→ TEXT EXCERPT:
--------------------------------------------------

The online gambling media may have been following the story for months, but the draconian Russian ban on casinos in major cities has now caught the attention of the mainstream media in America, with the New York Times carrying a major story over the weekend.
Recapping on events, in 2006 Russian strongman Vladimir Putin decided that gambling in Russian should be confined only to four remote geographical regions: the Altai region of Siberia; the coastal area of the Far East, near the border with North Korea and China; Kaliningrad, a Russian enclave between Poland and Lithuania; and the Azov Sea region in the south.
Existing casinos and slots parlours in major cities like Moscow and St Petersburg were warned that the ban would come into effect on July 1st 2009, although few thought that the government would carry the law through in the long run.
Early this (June) month they were disabused of that notion as the police started moving in, and a mass clear out of gambling operations is currently in full swing.

--------------------------------------------------

→ RECORDED INFORMATION:
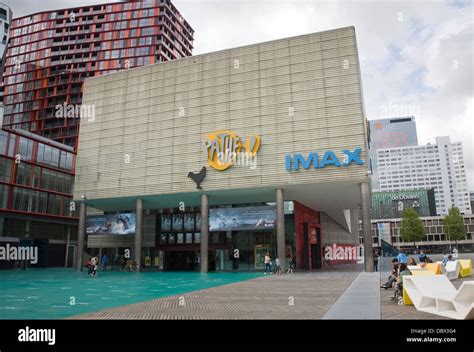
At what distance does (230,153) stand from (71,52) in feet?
256

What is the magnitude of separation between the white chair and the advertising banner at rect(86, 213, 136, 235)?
33.8 m

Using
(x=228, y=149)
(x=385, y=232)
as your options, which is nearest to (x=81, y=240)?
(x=228, y=149)

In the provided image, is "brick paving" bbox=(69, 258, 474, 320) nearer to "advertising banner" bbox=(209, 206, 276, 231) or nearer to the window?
"advertising banner" bbox=(209, 206, 276, 231)

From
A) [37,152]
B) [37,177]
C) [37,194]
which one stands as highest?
[37,152]

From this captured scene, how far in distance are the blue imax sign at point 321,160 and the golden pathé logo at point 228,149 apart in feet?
11.9

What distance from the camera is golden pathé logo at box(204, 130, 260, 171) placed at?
1432 inches

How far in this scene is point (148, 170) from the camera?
40531mm

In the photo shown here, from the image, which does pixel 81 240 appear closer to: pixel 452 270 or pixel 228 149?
pixel 228 149

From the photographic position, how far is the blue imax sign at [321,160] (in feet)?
107

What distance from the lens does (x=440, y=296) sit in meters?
10.0

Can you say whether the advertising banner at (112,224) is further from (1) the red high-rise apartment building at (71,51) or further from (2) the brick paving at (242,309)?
(1) the red high-rise apartment building at (71,51)

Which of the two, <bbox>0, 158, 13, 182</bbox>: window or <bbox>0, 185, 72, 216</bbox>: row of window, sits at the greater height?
<bbox>0, 158, 13, 182</bbox>: window

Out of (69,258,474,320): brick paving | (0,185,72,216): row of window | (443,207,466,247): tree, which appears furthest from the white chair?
(443,207,466,247): tree

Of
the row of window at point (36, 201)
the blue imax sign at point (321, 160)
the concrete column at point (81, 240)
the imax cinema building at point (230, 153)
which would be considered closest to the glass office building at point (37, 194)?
the row of window at point (36, 201)
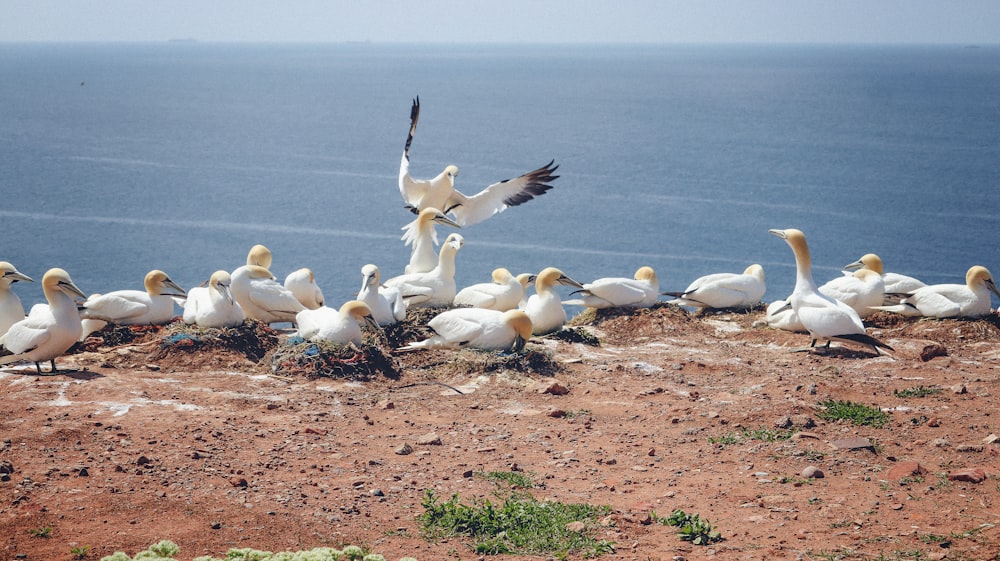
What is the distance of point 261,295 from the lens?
1249cm

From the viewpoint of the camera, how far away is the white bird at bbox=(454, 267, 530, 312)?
523 inches

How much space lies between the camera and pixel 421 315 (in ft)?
41.4

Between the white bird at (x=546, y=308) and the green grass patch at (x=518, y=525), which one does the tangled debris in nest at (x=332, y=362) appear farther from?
the green grass patch at (x=518, y=525)

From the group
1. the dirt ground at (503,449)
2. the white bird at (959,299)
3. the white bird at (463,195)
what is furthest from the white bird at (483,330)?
the white bird at (959,299)

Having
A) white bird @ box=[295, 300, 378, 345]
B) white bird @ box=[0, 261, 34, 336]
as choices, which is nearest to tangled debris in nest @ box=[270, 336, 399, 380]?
white bird @ box=[295, 300, 378, 345]

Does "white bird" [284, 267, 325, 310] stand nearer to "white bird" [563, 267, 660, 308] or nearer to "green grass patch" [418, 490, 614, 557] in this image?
"white bird" [563, 267, 660, 308]

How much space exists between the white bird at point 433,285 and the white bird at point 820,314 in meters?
4.39

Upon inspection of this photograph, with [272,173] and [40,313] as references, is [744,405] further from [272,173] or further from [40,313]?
[272,173]

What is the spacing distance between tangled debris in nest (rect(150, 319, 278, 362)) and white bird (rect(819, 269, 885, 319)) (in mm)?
7329

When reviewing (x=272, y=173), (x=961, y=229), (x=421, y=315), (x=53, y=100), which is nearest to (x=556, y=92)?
(x=53, y=100)

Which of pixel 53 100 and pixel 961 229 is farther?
pixel 53 100

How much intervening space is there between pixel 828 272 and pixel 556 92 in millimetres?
102134

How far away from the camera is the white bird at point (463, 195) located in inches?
649

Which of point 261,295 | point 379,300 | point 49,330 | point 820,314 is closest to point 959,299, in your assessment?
point 820,314
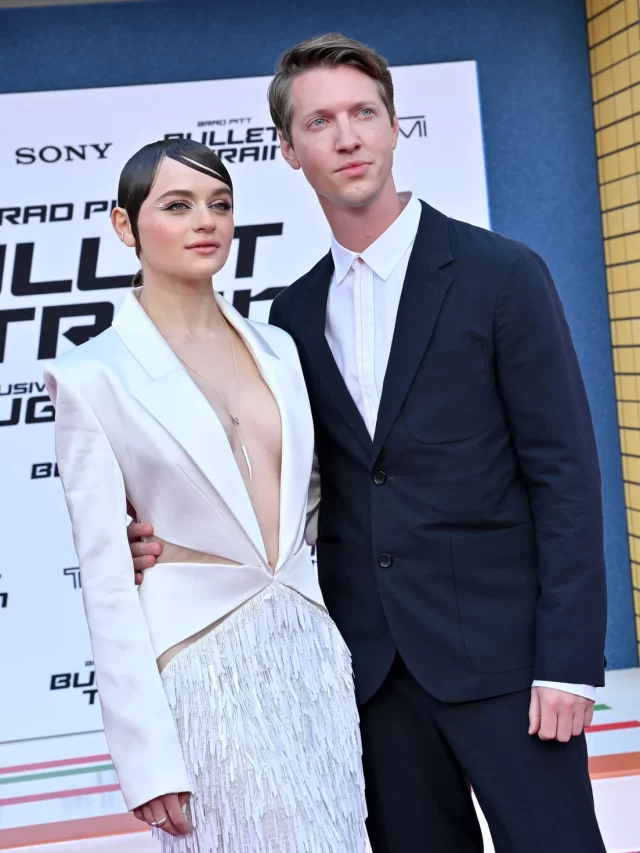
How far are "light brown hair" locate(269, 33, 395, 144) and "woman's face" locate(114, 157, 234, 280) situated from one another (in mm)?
265

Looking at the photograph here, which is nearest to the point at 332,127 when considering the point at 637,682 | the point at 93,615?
the point at 93,615

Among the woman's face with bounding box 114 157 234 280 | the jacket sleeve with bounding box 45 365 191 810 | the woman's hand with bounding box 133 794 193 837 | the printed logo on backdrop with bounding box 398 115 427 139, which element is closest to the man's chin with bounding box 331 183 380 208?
the woman's face with bounding box 114 157 234 280

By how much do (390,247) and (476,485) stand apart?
466 mm

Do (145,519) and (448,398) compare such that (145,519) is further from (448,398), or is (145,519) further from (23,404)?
(23,404)

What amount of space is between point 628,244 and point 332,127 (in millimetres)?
2761

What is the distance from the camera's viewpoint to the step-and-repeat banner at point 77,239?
416cm

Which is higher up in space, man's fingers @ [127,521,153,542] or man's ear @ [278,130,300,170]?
man's ear @ [278,130,300,170]

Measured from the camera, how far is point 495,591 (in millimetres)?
1780

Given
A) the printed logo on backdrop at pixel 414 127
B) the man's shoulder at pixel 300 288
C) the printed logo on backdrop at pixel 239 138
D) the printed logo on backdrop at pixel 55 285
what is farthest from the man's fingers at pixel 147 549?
the printed logo on backdrop at pixel 414 127

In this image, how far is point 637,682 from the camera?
169 inches

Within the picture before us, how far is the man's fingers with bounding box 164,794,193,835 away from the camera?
1.56 meters

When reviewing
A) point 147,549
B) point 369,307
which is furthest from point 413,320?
point 147,549

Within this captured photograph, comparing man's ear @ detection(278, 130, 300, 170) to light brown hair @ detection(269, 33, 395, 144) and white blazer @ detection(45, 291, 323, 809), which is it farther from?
white blazer @ detection(45, 291, 323, 809)

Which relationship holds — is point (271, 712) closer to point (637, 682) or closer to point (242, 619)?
point (242, 619)
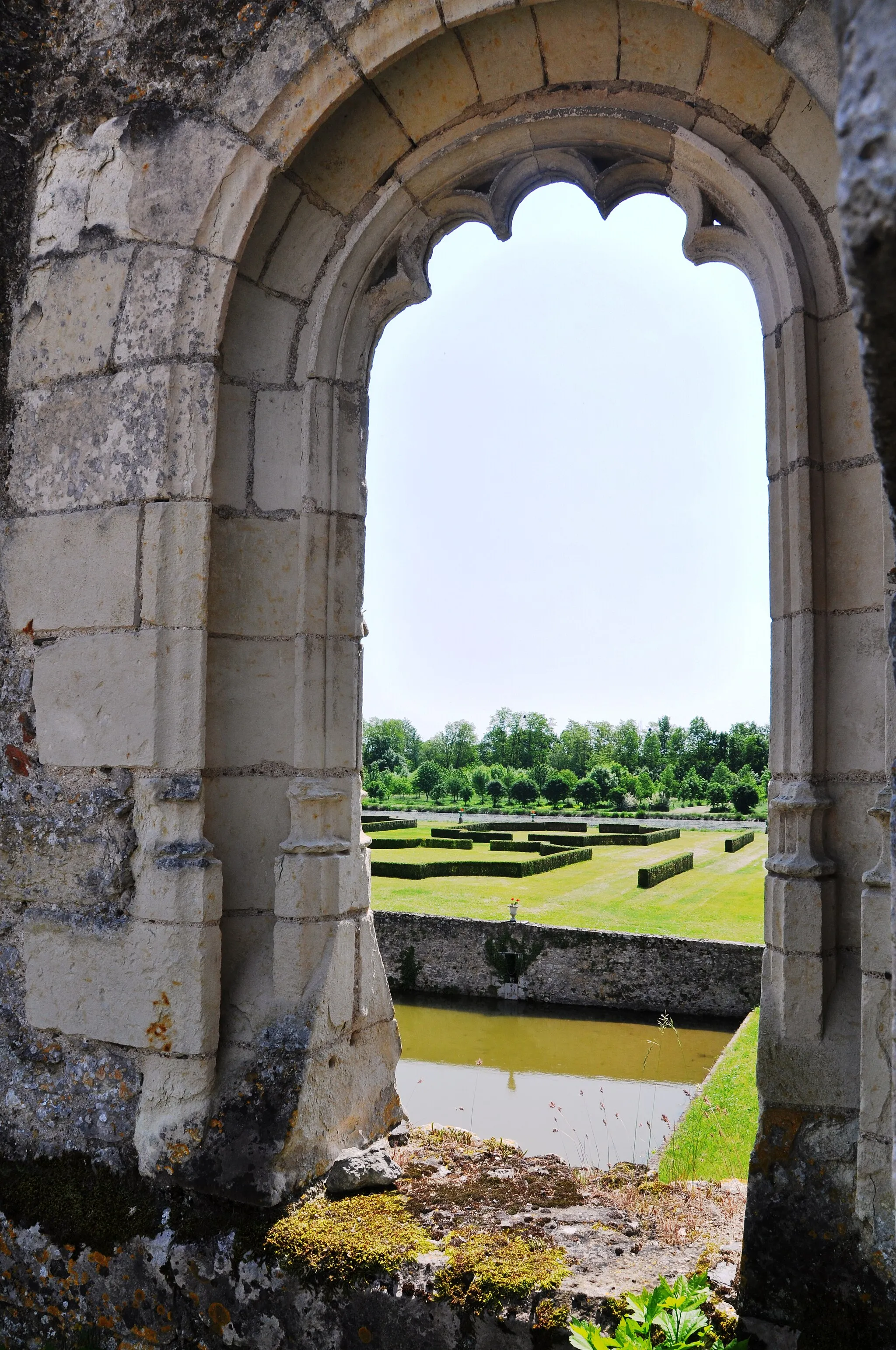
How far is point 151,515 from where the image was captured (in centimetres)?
236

--------------------------------------------------

→ TASK TO CARRY OUT:
Copy the article about Russia's casino ban between "The online gambling" and "the long run.", inclusive, swapping "ban" for "prohibition".

→ FINISHED TASK:
The online gambling media may have been following the story for months, but the draconian Russian prohibition on casinos in major cities has now caught the attention of the mainstream media in America, with the New York Times carrying a major story over the weekend.
Recapping on events, in 2006 Russian strongman Vladimir Putin decided that gambling in Russian should be confined only to four remote geographical regions: the Altai region of Siberia; the coastal area of the Far East, near the border with North Korea and China; Kaliningrad, a Russian enclave between Poland and Lithuania; and the Azov Sea region in the south.
Existing casinos and slots parlours in major cities like Moscow and St Petersburg were warned that the prohibition would come into effect on July 1st 2009, although few thought that the government would carry the law through in the long run.